Becoming an Outdoors-Woman

A look at the vital program that is empowering women to embrace their wild side and get outdoors

By Emily Robinson
Photos by Shannon Persell and Emily Robinson

Hunting, fishing, and other outdoor pursuits have traditionally been dominated by men. While women were the hub of their home—cooking, cleaning, parenting, creating, and keeping the household running smoothly—men were often out in the world providing. But times have changed. Women crave a strong connection to the land, the water, the trees, and the animals that call these wild places home, for they are a woman's home too. As much as a woman has traditionally been the heart of her physical home, she is the heart of nature as well.

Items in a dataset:
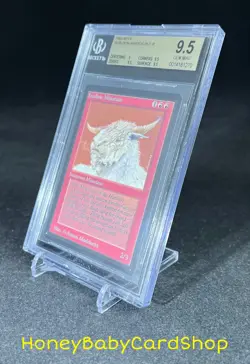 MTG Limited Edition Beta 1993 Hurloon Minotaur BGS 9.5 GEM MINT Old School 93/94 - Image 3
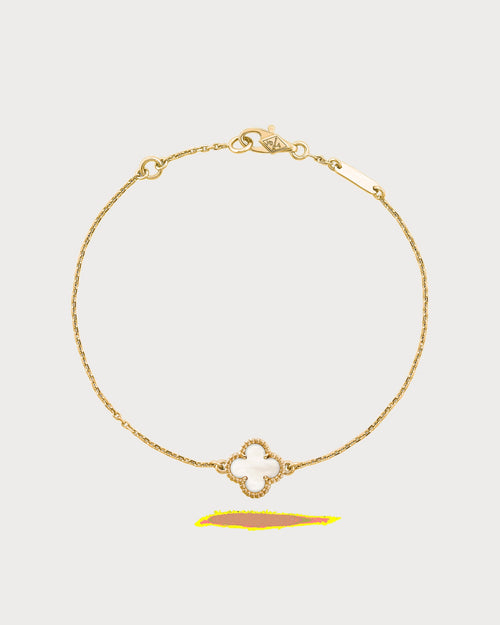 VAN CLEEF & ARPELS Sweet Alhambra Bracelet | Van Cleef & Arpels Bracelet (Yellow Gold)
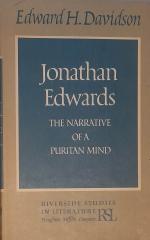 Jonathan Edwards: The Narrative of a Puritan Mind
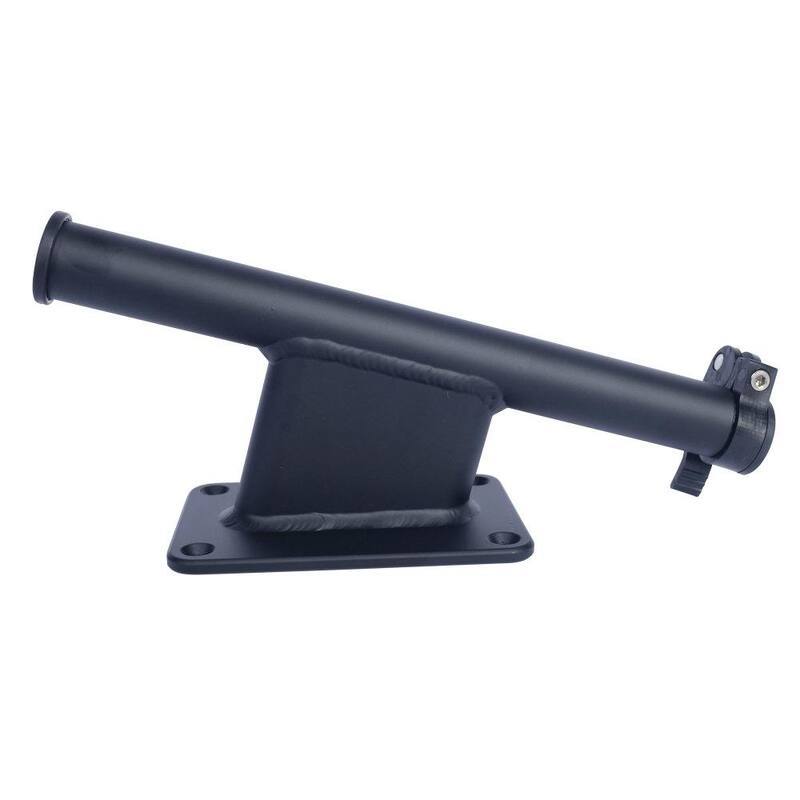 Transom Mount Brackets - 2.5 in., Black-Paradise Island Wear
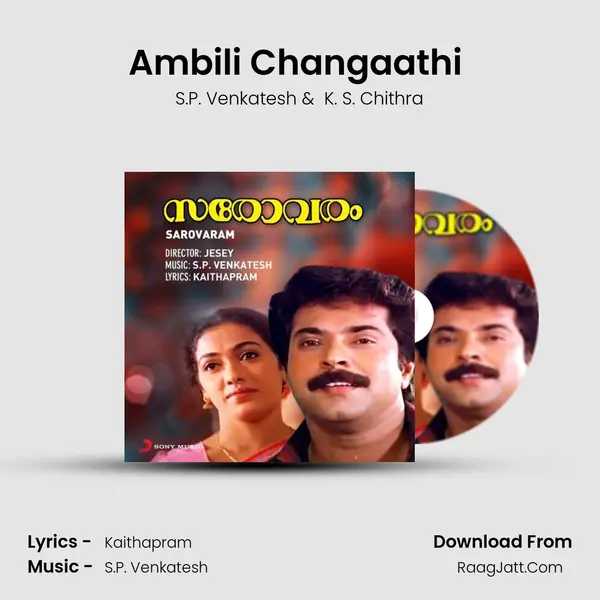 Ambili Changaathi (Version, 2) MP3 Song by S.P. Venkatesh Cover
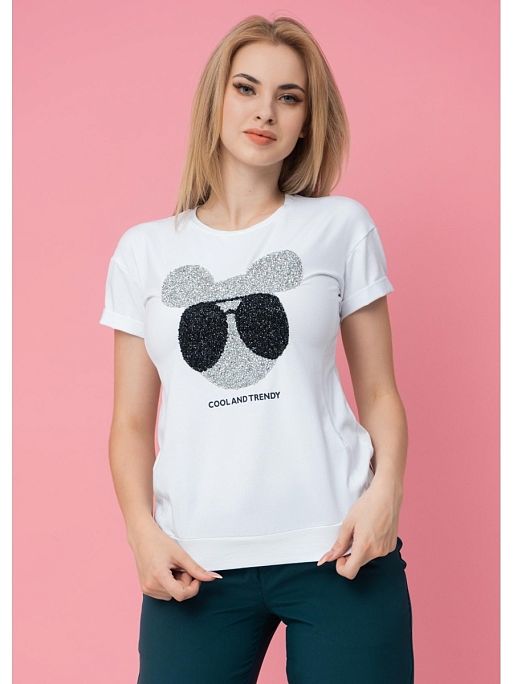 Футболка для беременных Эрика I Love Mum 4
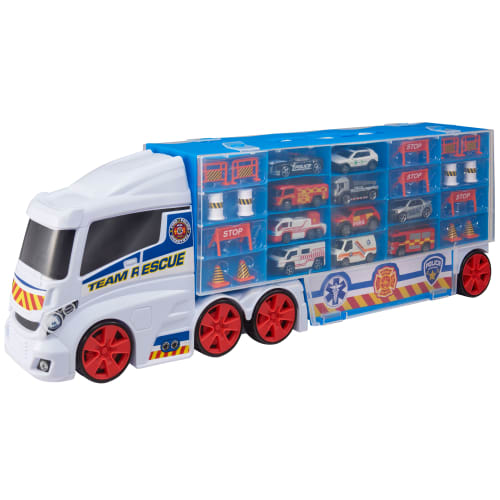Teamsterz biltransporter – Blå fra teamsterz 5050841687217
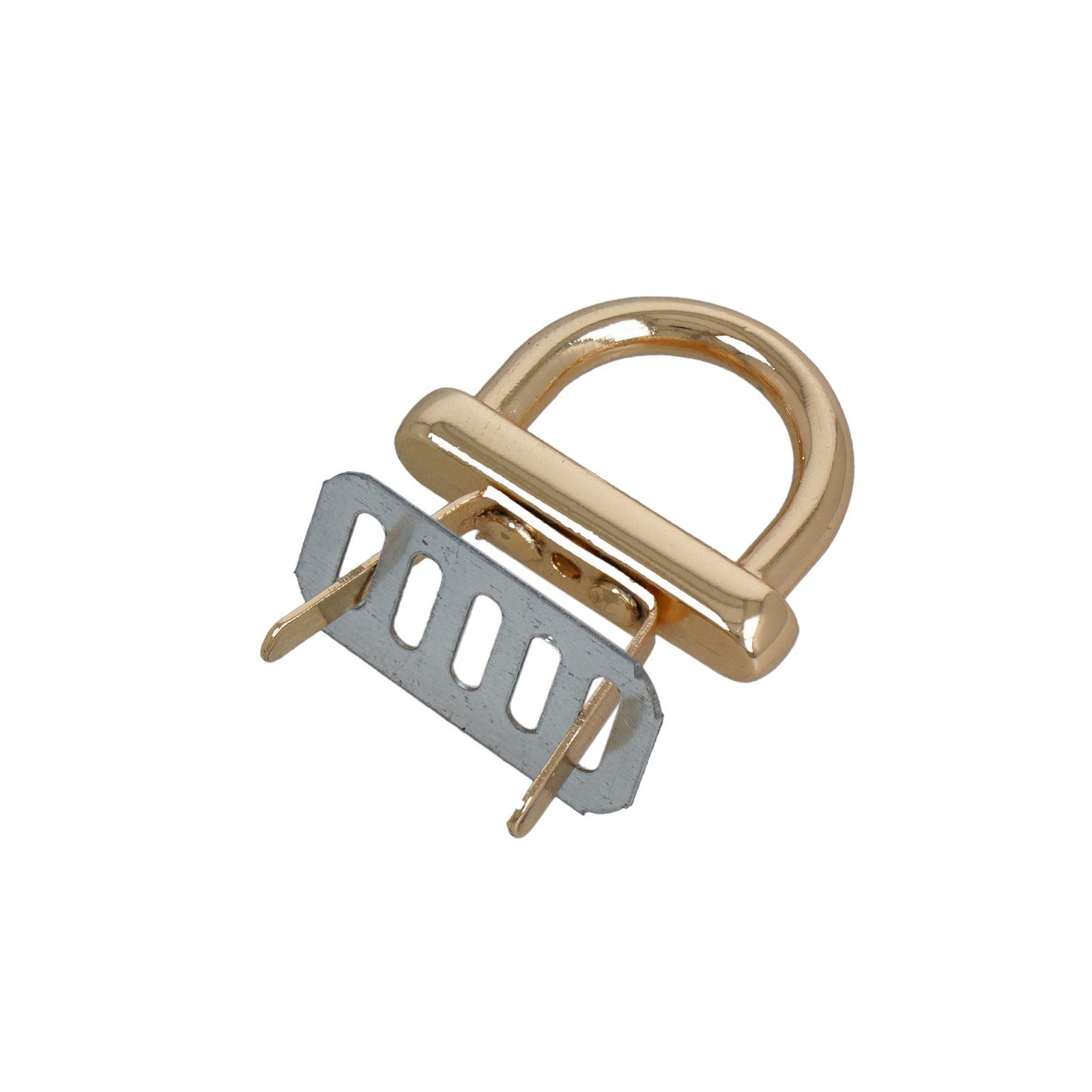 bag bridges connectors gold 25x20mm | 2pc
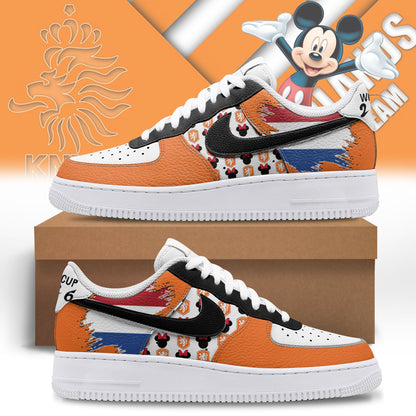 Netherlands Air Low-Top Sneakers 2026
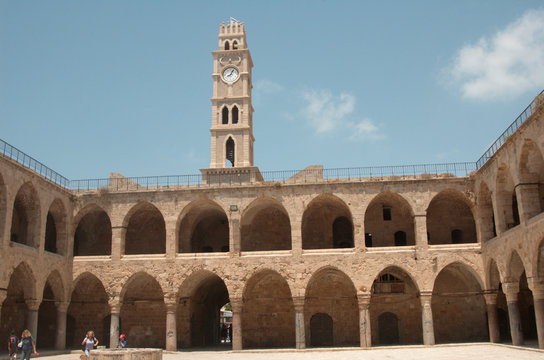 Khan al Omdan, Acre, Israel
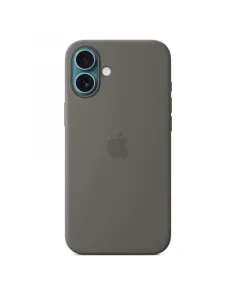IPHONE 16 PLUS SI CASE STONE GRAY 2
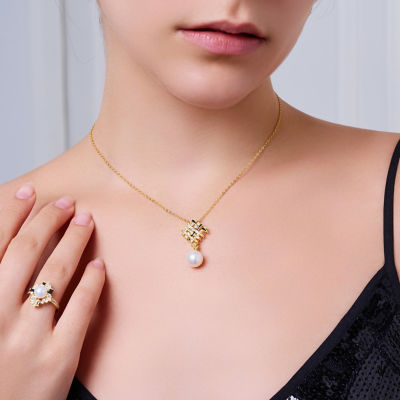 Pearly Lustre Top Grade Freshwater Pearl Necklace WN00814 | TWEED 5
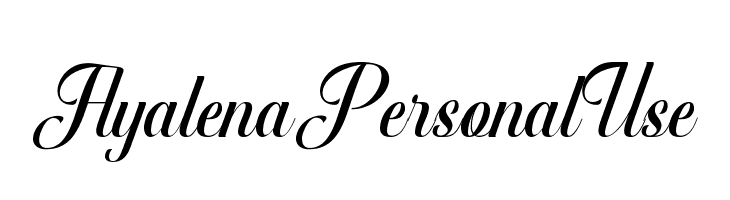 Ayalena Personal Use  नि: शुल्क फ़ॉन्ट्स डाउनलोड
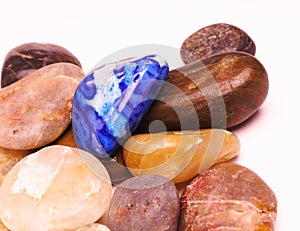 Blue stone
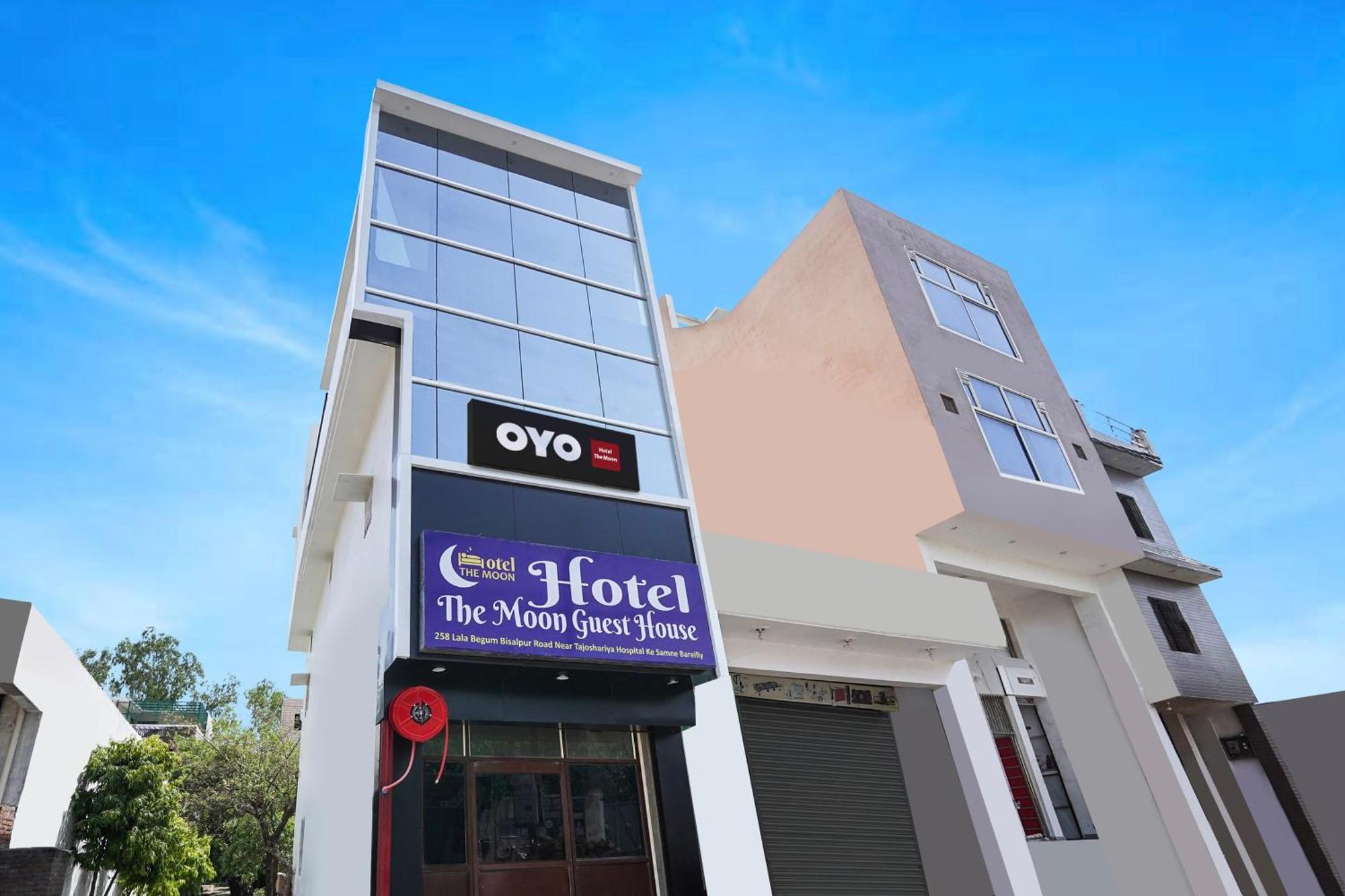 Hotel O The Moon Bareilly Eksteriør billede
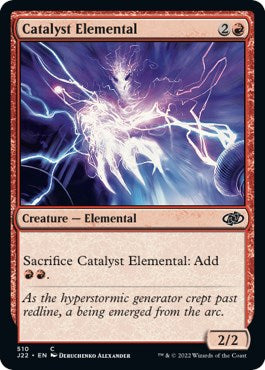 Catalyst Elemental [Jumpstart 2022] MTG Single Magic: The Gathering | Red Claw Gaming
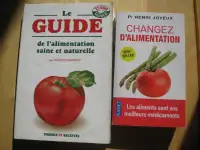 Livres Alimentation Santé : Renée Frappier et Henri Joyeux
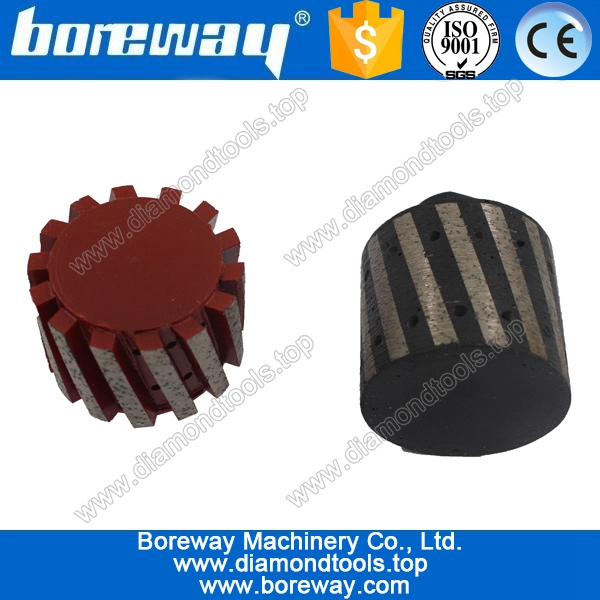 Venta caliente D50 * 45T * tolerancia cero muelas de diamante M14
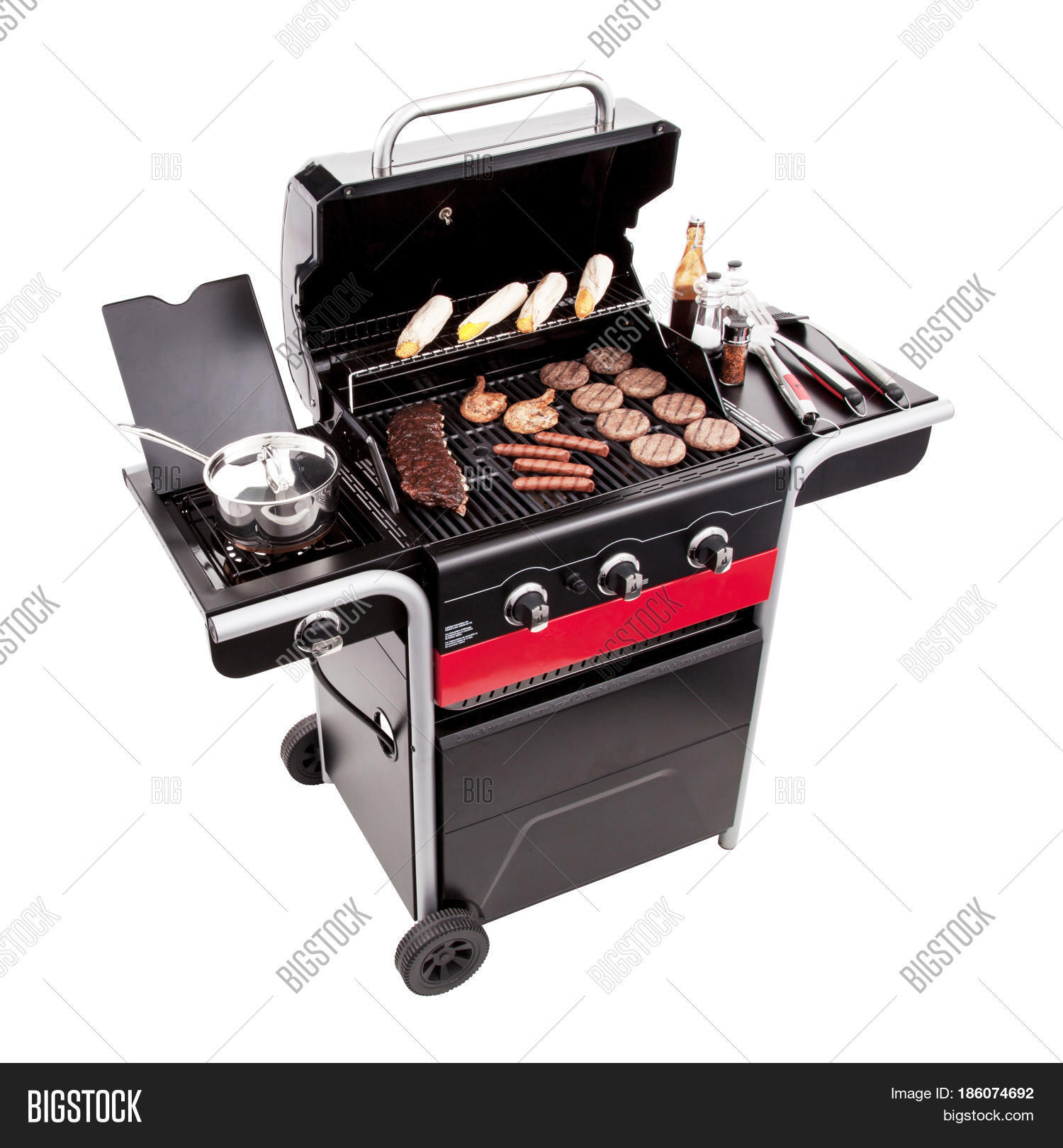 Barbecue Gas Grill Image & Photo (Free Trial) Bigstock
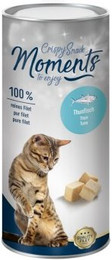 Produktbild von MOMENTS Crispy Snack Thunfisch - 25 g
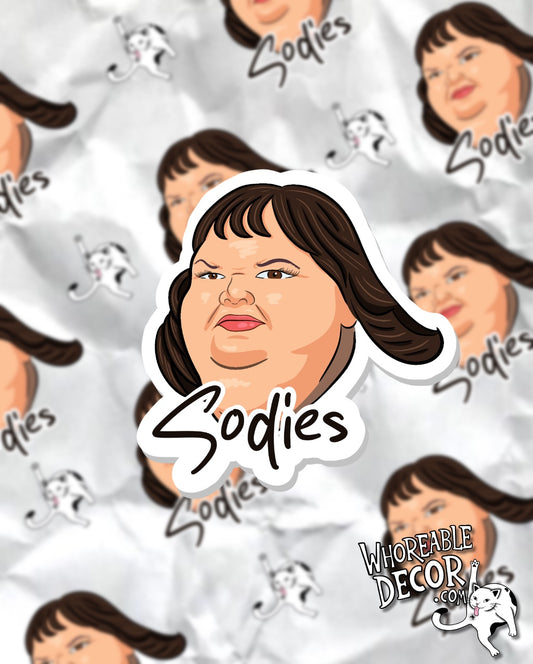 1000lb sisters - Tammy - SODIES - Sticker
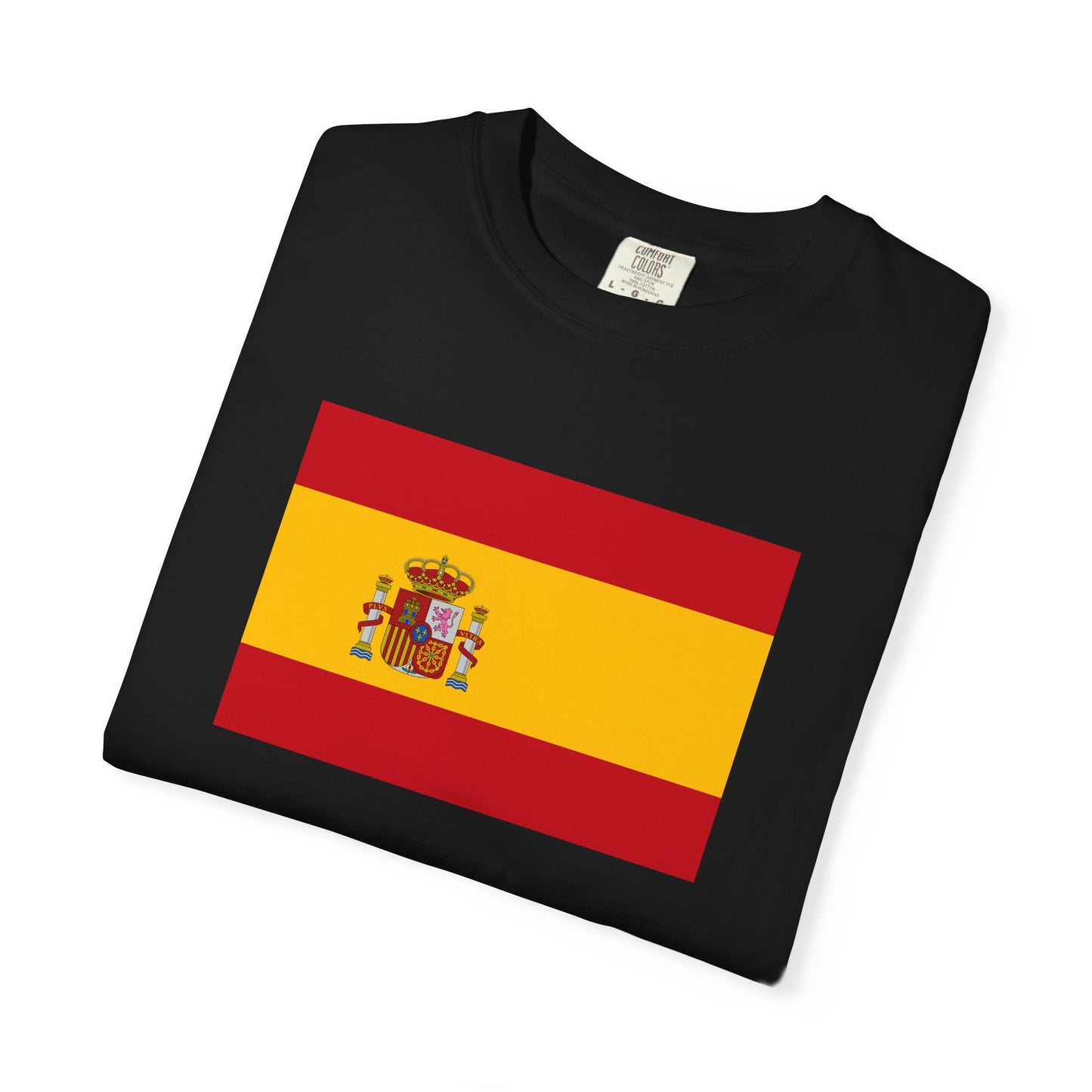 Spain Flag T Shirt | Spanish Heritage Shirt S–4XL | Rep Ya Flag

= What to work on =
a: In the Becoming an Outdoors-Woman article, who is credited with the photos?
b: From the Becoming an Outdoors-Woman article, return the passage that begins at the words "Hunting, fishing, and" and stops after "nature as well.".
c: List every household task that the Becoming an Outdoors-Woman article says women traditionally carried out at home.

= Results =
a: Shannon Persell and Emily Robinson

b:
Hunting, fishing, and other outdoor pursuits have traditionally been dominated by men. While women were the hub of their home—cooking, cleaning, parenting, creating, and keeping the household running smoothly—men were often out in the world providing. But times have changed. Women crave a strong connection to the land, the water, the trees, and the animals that call these wild places home, for they are a woman's home too. As much as a woman has traditionally been the heart of her physical home, she is the heart of nature as well.

c: cooking, cleaning, parenting, creating, keeping the household running smoothly